2. Description of the Related Art As one of the double wishbone type suspensions for vehicles such as automobiles, there is, for example, the actual breakout 62-.
As described in Japanese Patent No. 187904, a carrier that rotatably supports a wheel and an elastic bush at two inner ends that are pivotally attached to the carrier at their outer ends and are substantially separated from each other in the vehicle front-rear direction. A double-wishbone type suspension having an upper arm and a lower arm pivotally supported by a vehicle body via the vehicle is already known.

FIG. 4 is a schematic perspective view showing an example of the double wishbone type suspension as described above as a skeleton diagram. In FIG. 4, the shock absorber and the suspension spring are omitted. In FIG. 4, reference numeral 10 denotes a carrier that rotatably supports the wheel 12 around a rotation axis 12A, and reference numerals 14 and 16 denote an upper arm and a lower arm, respectively. In the illustrated example, both the upper arm and the lower arm are A-type arms.

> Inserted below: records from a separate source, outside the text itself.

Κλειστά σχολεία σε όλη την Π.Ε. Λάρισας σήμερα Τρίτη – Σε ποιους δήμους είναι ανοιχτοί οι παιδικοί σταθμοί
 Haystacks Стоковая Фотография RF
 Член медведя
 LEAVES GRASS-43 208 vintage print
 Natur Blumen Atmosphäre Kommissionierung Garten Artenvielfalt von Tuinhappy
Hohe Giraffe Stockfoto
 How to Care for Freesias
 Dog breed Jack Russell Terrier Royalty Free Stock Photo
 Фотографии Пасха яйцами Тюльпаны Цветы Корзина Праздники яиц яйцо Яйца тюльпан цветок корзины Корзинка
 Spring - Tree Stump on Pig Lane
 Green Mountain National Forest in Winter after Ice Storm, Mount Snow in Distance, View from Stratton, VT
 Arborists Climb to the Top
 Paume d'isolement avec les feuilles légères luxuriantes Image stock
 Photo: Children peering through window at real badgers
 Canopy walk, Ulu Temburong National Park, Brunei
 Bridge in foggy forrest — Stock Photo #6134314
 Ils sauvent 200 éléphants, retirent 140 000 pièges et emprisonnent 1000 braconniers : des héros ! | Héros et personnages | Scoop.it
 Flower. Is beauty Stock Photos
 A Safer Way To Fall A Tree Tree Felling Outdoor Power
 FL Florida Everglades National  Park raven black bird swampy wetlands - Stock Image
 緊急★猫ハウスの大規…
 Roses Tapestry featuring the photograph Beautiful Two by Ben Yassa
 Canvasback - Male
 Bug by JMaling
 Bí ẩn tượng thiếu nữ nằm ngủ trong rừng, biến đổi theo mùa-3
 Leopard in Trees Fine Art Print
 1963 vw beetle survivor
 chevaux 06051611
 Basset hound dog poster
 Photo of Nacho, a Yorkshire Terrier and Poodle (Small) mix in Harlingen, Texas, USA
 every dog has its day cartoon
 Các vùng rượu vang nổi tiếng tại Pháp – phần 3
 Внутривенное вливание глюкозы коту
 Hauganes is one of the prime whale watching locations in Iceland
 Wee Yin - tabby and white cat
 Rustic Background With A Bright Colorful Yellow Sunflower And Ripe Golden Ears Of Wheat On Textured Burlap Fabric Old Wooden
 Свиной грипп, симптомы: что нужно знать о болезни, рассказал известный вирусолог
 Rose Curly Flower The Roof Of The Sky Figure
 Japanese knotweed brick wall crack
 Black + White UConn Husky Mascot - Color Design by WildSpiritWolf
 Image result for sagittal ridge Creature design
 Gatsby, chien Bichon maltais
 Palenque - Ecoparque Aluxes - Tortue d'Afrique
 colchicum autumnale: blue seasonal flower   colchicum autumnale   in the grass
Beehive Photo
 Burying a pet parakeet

The upper arm 14 is pivotally attached at its outer end to the upper end of the carrier 10 by a ball joint 18 and has a pair of joints 20 including rubber bushes at two inner ends which are substantially separated from each other in the vehicle longitudinal direction. , 22 pivotally about their common axis 24 to a vehicle body (not shown). Similarly, lower arm 16
Is a carrier 10 at the outer end by a ball joint 26.
Of the vehicle body by a pair of joints 28, 30 which are pivotally attached to the lower end of the vehicle and which include rubber bushes at two inner ends substantially spaced from each other in the longitudinal direction of the vehicle. Is pivoted to. The carrier 10 is integrally provided with a knuckle arm 34, and one end of a tie rod 38 is pivotally attached to the tip of the knuckle arm by a ball joint 36.

[0005]

In the conventional double wishbone suspension as described above, as shown in FIG. 5, when the vehicle is being braked, the wheels 12 have a road surface due to the braking force and the road surface unevenness. When receiving the vehicle rearward force Fb than 40, the ball joint 26 for pivoting look carrier 10 in FIG. 6 in the counterclockwise direction is the vehicle rearward force F ₁
In response to this, the ball joint 18 is displaced to the position indicated by the reference numeral 26 ', and the ball joint 18 acts as a reaction force of F ₁ to force the vehicle forward F ₂
In response to this, it is displaced to the position indicated by reference numeral 18 '. As a result, the kingpin axis 42, defined as a straight line passing through the centers of the ball joints 18 and 26, is displaced to the position indicated by the reference numeral 42 ', which reduces the caster trail Ct to Ct' and reduces the caster angle .theta.c. θc ′, which reduces the straightness of the vehicle.

Further, when the vehicle turns, as shown in FIG. 6, a cornering force Fc acts on the wheels 12, and when the vehicle turns with braking, the force component Fcb of the rearward force of the cornering force Fc is applied. However, since the same phenomenon as that described above is caused, the caster trail and the caster angle are reduced, and thus the feel of the steering wheel during turning is deteriorated.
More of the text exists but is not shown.